Ponce_15-5-14

Ponce brinda a Vargas Lloosa

Antonio Lorca.- Cuando los clarines y timbales anunciaron el último tercio del cuarto de la tarde, Enrique Ponce ya tenía la montera calada, plegada la muleta y el estoque simulado en las manos. Las notas postreras las escuchó cruzando las rayas, pues con paso firme se dirigió al centro del anillo. Allí, parsimonioso y elegante, brindó a la concurrencia el que puede ser el último toro que lidie en Madrid. Así lo entendió la plaza entera, que lo había tratado con respeto y cariño desde el inicio del festejo. De hecho, una vez despejado el paseíllo, una cerrada ovación le obligó a salir al tercio a saludar; un gesto, el de la afición, que sonaba a bienvenida tras cinco años alejado de Madrid y a un adiós más que previsible.

La montera cayó bocabajo, como debe ser, y Ponce se acercó a los terrenos del tendido 7, donde abundan sus más duros críticos, y allí comenzó algo más que una faena. Un compromiso, quizá; una reafirmación, tal vez… Por bajo, primero, fino e inspirado, y con la mano derecha, después, y en todo momento acompañado por el calor de los tendidos. No acabaron de florecer las dos primeras tandas, ligadas, pero despegadas; un cambio a la zurda, y el toro no acaba de ayudar. Derrota, engancha la franela y desluce. Un par de redondos desmayados y otra vez la muleta por los aires; muletazos a pies juntos; después, ayudados por bajo, y la sensación de que la esperanza se había desvanecido. Un pinchazo —un lamento profundo del torero—, una estocada, un aviso, tres descabellos… ¡Horror…! No era ese el guion previsto por Ponce, pero tampoco era el toro ideal para una despedida triunfal. Hizo un gran esfuerzo, pasó el torero un mal rato, su cara de disgusto hablaba por sí sola…

Más noble y con mejor clase se comportó su primero, que brindó al escritor Mario Vargas Llosa, presente en un burladero del callejón. Estaba noqueado el animal; se había despanzurrado debajo del caballo y mordía el polvo en cuanto le bajaba el engaño. El torero, habilidoso siempre, se adornó con gusto, y mostró sus pecados habituales: le cuesta cruzarse y procura desviar la embestida siempre hacia fuera.

No fue la corrida soñada, pero la ovación final supo a justo reconocimiento a una figura que, al margen de los gustos personales, se ha labrado un puesto relevante en la historia del toreo.

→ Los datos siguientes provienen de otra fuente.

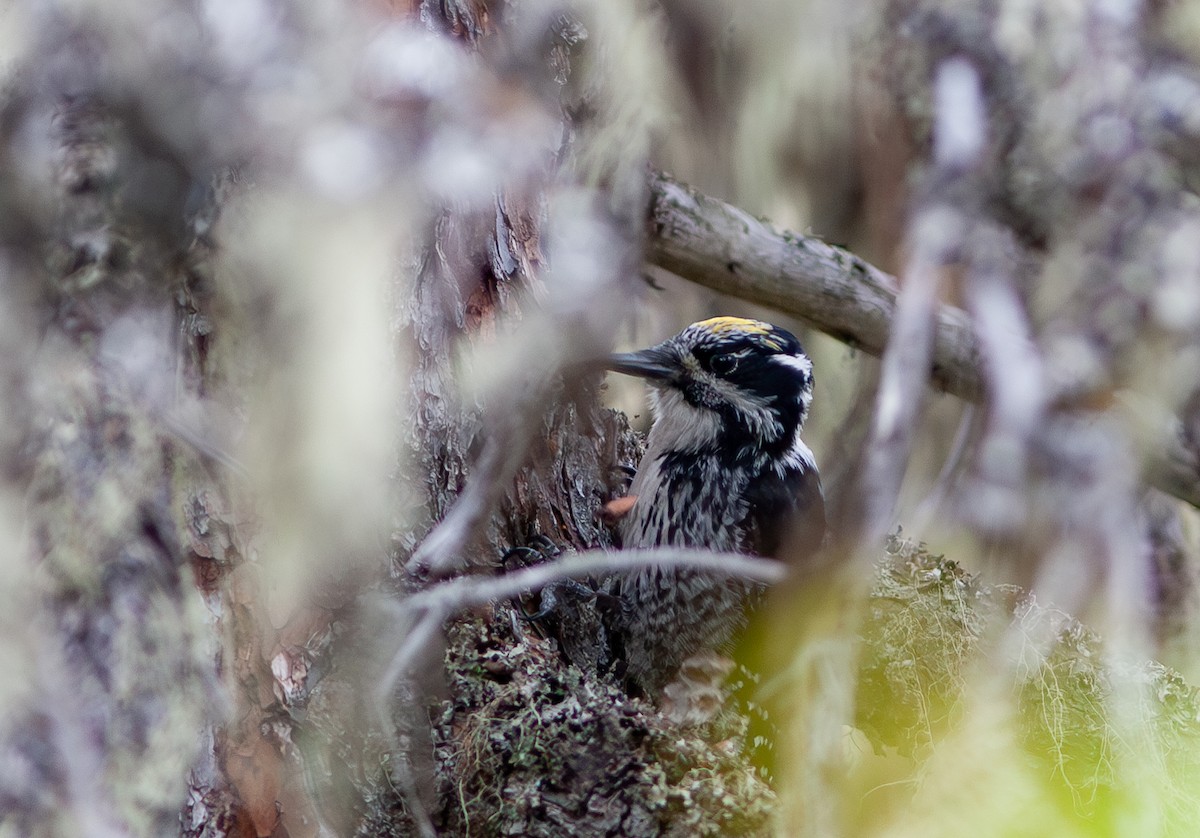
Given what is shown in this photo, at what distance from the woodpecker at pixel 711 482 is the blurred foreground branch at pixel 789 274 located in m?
0.30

Junto al veterano maestro se presentaba David Galán, un joven talludito —ha cumplido los 29 años y es matador desde 2005—, hijo del recordado torero Antonio José Galán, que, por esas carambolas inexplicables de la vida, se encontró con una confirmación de lujo. Y la verdad es que no decepcionó. Se le suponía inexperto —no se vistió de luces en 2013— y bullanguero —esa fue su bandera como novillero—, pero se encontró con el mejor lote de la tarde, un par de toros que eran pura dulzura en su repetidora embestida, y el muchacho, haciendo gala de encomiable serenidad y buen gusto, sacó lo mejor de sí mismo. Estuvo a la altura de su primero, que desbordaba ritmo y buen son; lo veroniqueó con garbo, y lo muleteó con templanza y hondura. Una pena que el animal tuviera una vida muy corta, pero ahí quedó la mejor carta de presentación del torero. Gemelo parecía el sexto, al que citó de lejos en dos tandas de redondos abrochados, la primera, con un elegante cambio de manos, y una trincherilla el segundo. Cuando se atisbaba faena, el toro se paró y hasta ahí duró el sueño de este chaval que tratará de utilizar el buen sabor esparcido en San Isidro para salir a flote.

Mientras tanto, Castella parece estar viviendo un particular naufragio. Atraviesa una mala racha, no le sale nada, da muchos pases entre el silencio de la concurrencia, prueba evidente de que algo no funciona. No dijo nada ante su birrioso y noble primero, muy protestado, y acompañó la embestida y aburrió sobremanera en el otro. Otra vez, ya ocurrió en Sevilla, sobresalió su cuadrilla: Ambel y Herrera con los palos, y Chacón con el capote.